La hija de un ladrón (Belén Funes)

Una cámara inquieta y un montaje conciso y ágil capturan el día a día de Sara (Greta Fernández) en La hija de un ladrón. Belén Funes sigue a una joven veinteañera inmersa en una profunda soledad, que vive en los márgenes de la sociedad. Con un bebé y cuidando de su hermano pequeño —procurando mantener un trabajo en condiciones laborales penosas y viviendo en un piso concedido por los servicios sociales—, el reencuentro con su padre recién salido de la cárcel es lo último que necesita para mantener la estabilidad que busca. No sabemos cuál es el historial en detalle entre ambos, pero su distancia y frialdad en el trato permiten multitud de interpretaciones en función del bagaje y las vivencias de cada espectador. Sara es uno de esos personajes auténticos y cercanos cuyos problemas permanecen invisibles para la mayoría. Lo que esconde el término “precariedad” es mucho más que una mera definición socioeconómica de una porción nada despreciable de entre todos nosotros. Cada caso individual es único y valioso a nivel humano y la directora trata a su protagonista como alguien concreto. Así busca los vínculos con la realidad al mismo tiempo que evita su instrumentalización a modo de símbolo al servicio de un discurso genérico o prefabricado.

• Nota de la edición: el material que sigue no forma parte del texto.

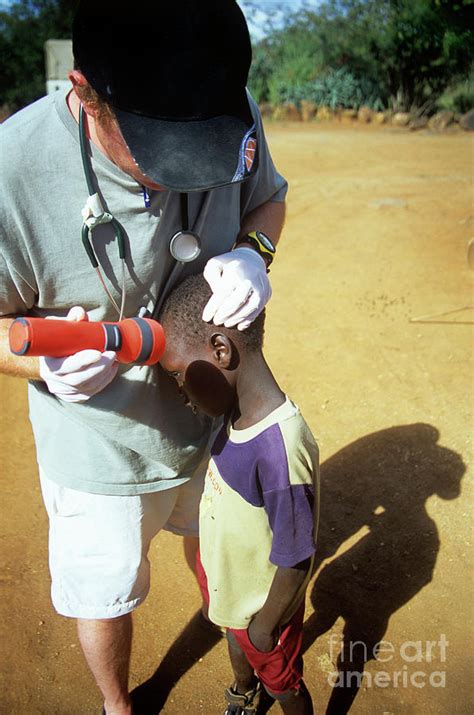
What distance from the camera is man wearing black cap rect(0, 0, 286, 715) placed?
158 cm

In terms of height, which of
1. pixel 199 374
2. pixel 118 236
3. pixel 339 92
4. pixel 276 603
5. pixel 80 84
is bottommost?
pixel 339 92

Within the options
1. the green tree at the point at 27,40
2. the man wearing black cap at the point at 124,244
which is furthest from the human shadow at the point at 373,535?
the green tree at the point at 27,40

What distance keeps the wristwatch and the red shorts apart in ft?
3.59

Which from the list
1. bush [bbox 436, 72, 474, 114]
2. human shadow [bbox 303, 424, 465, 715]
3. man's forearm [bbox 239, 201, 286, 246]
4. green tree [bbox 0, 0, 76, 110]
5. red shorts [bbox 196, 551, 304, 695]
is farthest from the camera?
green tree [bbox 0, 0, 76, 110]

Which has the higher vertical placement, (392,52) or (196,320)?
(196,320)

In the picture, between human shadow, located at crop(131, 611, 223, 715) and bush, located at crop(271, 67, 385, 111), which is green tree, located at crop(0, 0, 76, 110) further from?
human shadow, located at crop(131, 611, 223, 715)

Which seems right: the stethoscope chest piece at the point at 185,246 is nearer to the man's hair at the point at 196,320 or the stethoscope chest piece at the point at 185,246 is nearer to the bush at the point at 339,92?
the man's hair at the point at 196,320

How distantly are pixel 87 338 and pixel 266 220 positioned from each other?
2.97ft

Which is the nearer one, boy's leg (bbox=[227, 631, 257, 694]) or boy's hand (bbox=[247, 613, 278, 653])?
boy's hand (bbox=[247, 613, 278, 653])

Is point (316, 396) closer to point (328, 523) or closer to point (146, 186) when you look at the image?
point (328, 523)

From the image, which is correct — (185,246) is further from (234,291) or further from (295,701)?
(295,701)

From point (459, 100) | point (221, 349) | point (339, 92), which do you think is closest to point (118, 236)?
point (221, 349)

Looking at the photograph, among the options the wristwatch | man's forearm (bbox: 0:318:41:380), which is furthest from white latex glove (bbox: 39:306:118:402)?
the wristwatch

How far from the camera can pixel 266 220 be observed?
2318 millimetres
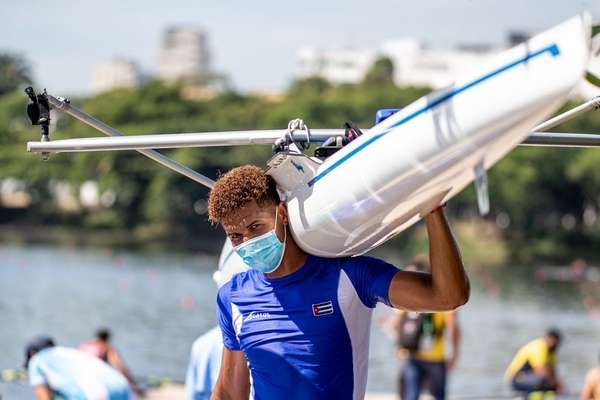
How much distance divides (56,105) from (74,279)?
153 ft

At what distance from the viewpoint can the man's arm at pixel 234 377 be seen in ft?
15.3

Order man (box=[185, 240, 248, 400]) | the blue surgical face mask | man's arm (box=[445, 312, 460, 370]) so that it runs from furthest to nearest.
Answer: man's arm (box=[445, 312, 460, 370])
man (box=[185, 240, 248, 400])
the blue surgical face mask

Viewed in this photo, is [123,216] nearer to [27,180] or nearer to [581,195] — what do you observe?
[27,180]

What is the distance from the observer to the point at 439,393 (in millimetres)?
12953

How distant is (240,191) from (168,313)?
3536 cm

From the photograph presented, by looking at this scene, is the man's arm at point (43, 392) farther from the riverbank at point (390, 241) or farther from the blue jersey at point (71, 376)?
the riverbank at point (390, 241)

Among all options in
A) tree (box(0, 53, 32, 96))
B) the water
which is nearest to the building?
tree (box(0, 53, 32, 96))

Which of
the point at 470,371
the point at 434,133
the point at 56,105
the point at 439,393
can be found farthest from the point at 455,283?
the point at 470,371

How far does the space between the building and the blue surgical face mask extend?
149052 mm

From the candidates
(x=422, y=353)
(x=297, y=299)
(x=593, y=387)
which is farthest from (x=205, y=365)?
(x=422, y=353)

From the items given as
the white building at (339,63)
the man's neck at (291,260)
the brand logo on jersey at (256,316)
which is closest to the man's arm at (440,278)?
the man's neck at (291,260)

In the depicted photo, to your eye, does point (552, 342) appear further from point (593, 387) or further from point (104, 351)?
point (104, 351)

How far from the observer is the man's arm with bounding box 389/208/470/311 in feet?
12.8

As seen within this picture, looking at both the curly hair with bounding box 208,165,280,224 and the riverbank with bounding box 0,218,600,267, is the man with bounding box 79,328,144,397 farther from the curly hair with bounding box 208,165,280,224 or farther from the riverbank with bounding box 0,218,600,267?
the riverbank with bounding box 0,218,600,267
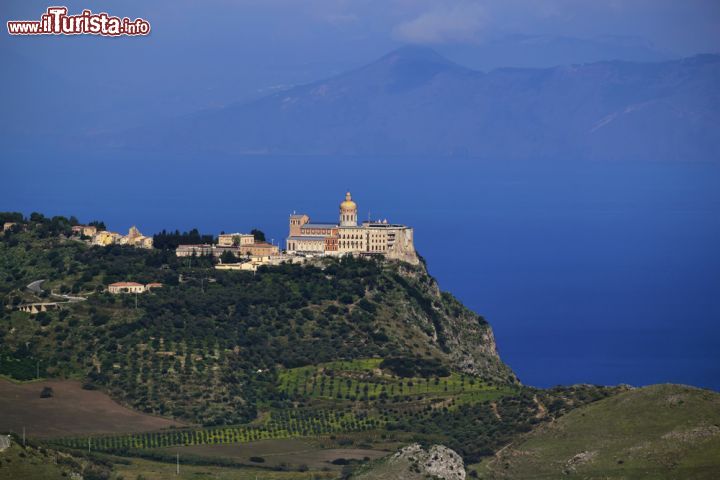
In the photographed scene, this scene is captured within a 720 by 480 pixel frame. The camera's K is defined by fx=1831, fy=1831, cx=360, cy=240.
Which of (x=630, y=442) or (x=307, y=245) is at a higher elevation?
(x=307, y=245)

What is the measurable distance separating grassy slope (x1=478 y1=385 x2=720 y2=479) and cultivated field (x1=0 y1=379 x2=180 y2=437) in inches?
760

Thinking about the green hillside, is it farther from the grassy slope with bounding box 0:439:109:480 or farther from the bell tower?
the grassy slope with bounding box 0:439:109:480

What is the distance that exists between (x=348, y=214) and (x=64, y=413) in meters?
30.1

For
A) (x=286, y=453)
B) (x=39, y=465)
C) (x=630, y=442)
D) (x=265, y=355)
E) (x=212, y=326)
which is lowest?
(x=39, y=465)

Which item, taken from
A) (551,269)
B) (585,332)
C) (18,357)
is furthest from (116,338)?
(551,269)

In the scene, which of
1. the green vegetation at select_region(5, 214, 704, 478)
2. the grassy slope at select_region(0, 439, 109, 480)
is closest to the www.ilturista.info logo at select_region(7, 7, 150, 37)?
the green vegetation at select_region(5, 214, 704, 478)

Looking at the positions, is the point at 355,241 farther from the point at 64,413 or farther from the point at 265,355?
the point at 64,413

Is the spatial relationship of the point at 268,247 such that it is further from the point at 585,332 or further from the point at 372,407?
the point at 585,332

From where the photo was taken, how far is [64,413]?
286ft

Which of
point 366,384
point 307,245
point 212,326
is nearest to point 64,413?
point 212,326

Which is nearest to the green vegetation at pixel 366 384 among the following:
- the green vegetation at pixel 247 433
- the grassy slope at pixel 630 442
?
the green vegetation at pixel 247 433

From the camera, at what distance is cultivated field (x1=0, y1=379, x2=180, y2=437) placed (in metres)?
84.2

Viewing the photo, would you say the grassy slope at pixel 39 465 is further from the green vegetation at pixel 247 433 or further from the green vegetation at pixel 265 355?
the green vegetation at pixel 247 433

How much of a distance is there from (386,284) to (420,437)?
2185 cm
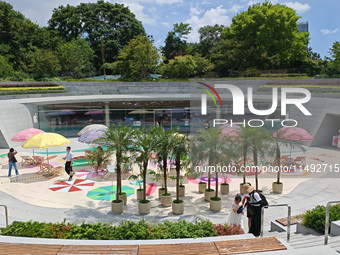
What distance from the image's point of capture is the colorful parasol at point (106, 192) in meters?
12.7

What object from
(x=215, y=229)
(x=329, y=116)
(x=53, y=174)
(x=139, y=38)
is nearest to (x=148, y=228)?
(x=215, y=229)

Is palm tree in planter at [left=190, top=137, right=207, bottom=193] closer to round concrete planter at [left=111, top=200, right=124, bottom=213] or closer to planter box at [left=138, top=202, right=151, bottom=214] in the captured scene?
planter box at [left=138, top=202, right=151, bottom=214]

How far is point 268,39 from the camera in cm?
4550

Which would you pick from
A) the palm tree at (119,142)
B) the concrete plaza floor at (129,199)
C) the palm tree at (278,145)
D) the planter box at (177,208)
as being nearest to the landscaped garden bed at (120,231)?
the concrete plaza floor at (129,199)

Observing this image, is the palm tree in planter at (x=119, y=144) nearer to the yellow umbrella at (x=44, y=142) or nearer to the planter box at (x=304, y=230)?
the yellow umbrella at (x=44, y=142)

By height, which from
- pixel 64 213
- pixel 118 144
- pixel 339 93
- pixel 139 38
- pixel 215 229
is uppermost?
pixel 139 38

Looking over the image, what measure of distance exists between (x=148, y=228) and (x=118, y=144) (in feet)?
14.0

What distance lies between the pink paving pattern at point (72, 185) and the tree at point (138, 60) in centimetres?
2923

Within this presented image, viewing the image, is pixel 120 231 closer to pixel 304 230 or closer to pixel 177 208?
pixel 177 208

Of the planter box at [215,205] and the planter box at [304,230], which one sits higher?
the planter box at [304,230]

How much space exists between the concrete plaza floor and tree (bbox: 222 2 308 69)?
3224 centimetres

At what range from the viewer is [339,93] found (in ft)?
71.3

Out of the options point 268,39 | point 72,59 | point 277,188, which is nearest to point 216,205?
point 277,188

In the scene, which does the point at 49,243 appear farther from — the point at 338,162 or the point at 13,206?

La contención impregna el relato y la interpretación de Greta Fernández, aunque un dolor y desesperación soterrados se puedan vislumbrar en ella en todo momento. Mientras tanto mantiene como puede sus esfuerzos por crear una familia con los mínimos recursos y tiempo de los que dispone. Nadie la llama por teléfono, dice a su padre (Eduard Fernández) en un desgarrador instante desbordante de honestidad, que es uno de los pocos en los que deja que se revele su profunda fragilidad emocional. Los acercamientos, los reproches y las fricciones entre ellos estructuran la narración mientras el punto de vista de Funes sobre ella intenta aportar una mirada comprensiva —y hasta cálida— sobre alguien cuya psicología es difícil de desentrañar. No hay respiro. La acción pasa incansable por la rutina de Sara: sus preocupaciones la mantienen en actitud incansable por conseguir la custodia de su hermano, por cumplir las normas de la casa donde está acogida, por tener un contrato fijo en un trabajo que le de cierta seguridad. Somos testigos de una huida hacia adelante constante que pone a prueba sus límites enfrentándose a un mundo que no da tregua, repleto de indiferencia —cuando no hostilidad— hacia alguien con sus carencias materiales y su falta de apoyo familiar.

La especificidad del retrato de su personaje principal, un desarrollo dramático complejo y repleto de sutilezas y una mirada que mantiene la distancia necesaria para huir del sensacionalismo proveen a La hija de un ladrón de unas resonancias políticas extraordinarias. Es precisamente en el acercamiento delicado de su directora, en la dignidad de la descripción de la situación de Sara, sus deseos y necesidades, donde reside su autenticidad emocional —fijada en una aproximación estética costumbrista—. Algo que permite elaborar un estudio de personaje a la vez que un registro minucioso desde lo naturalista de su contexto. La observación más allá de la fisicidad, que crea una historia singular en sus imágenes, es lo que hace que se eleve como cine social. Porque el film, lejos de dejar en anecdóticas las relaciones personales, las utiliza como punto de contraste con las interacciones burocráticas, con la falta de justicia y la asimetría existente en nuestras estructuras entre trabajadores y empresas. La indefensión, la falta de cuidados, el no saber si mañana tendrás suficiente para comer o un techo y una cama donde poder dormir se transforman casi en la misma identidad de quien lo sufre para lograr su supervivencia. Pero sobrevivir no basta, todos necesitamos al menos la oportunidad de vivir.